DIRECTIVE | Update the items below by replacing every occurrence of "intrinsics" with "camera parameters", keeping everything else unchanged. Omit the pictures from your output.

EXERCISE MATERIALS |
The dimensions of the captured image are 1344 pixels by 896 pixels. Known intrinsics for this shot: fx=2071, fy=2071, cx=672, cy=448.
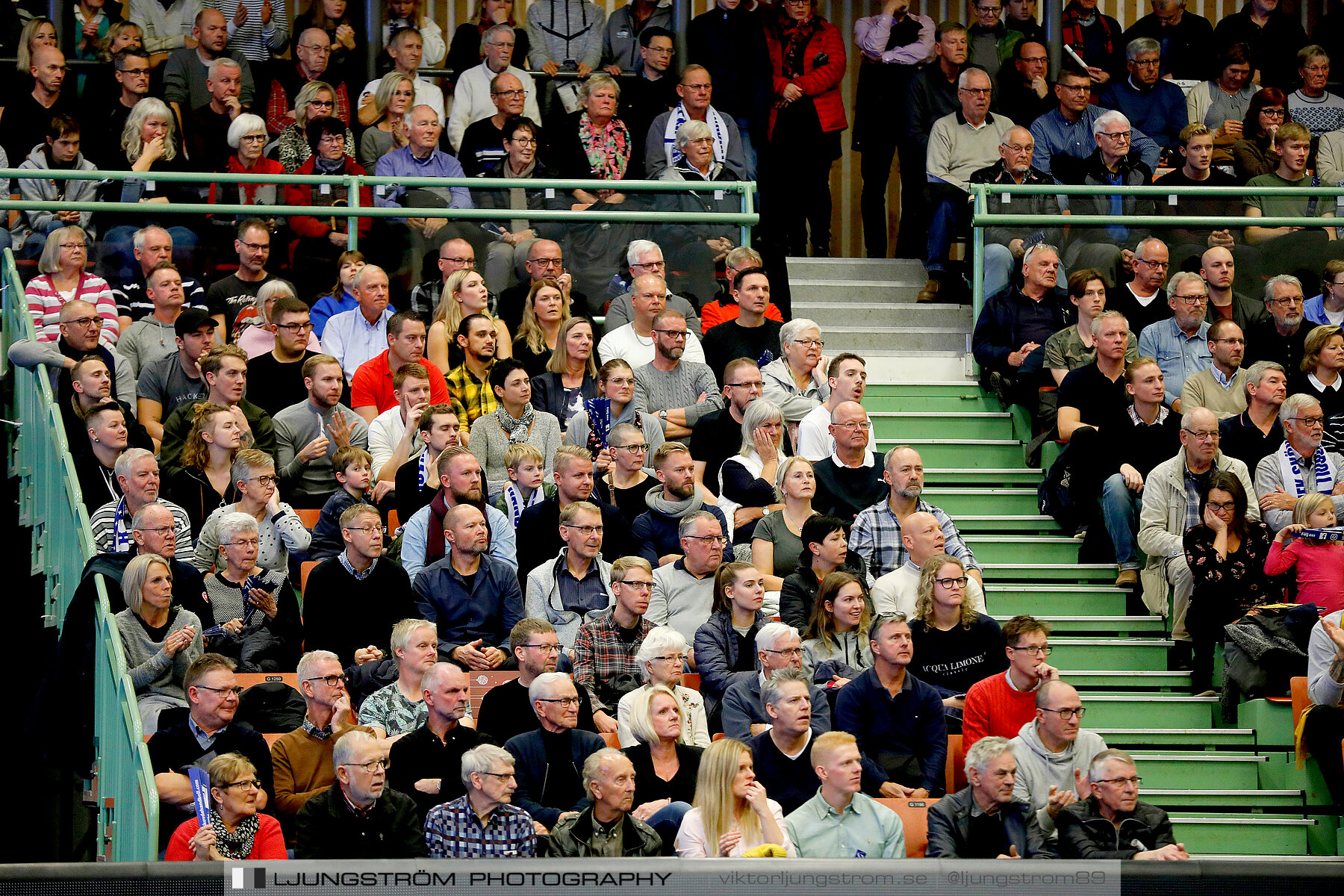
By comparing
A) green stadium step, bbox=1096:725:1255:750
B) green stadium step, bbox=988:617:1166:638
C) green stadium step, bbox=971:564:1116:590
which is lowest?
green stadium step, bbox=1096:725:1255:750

ANSWER TO THIS PROBLEM |
The dimensions of the captured image are 1344 pixels by 896 pixels. Known camera parameters for this shot: fx=2071, fy=2071, cx=672, cy=448.
By comparing
A) green stadium step, bbox=1096:725:1255:750
B) green stadium step, bbox=988:617:1166:638
C) green stadium step, bbox=971:564:1116:590
which is lowest?
green stadium step, bbox=1096:725:1255:750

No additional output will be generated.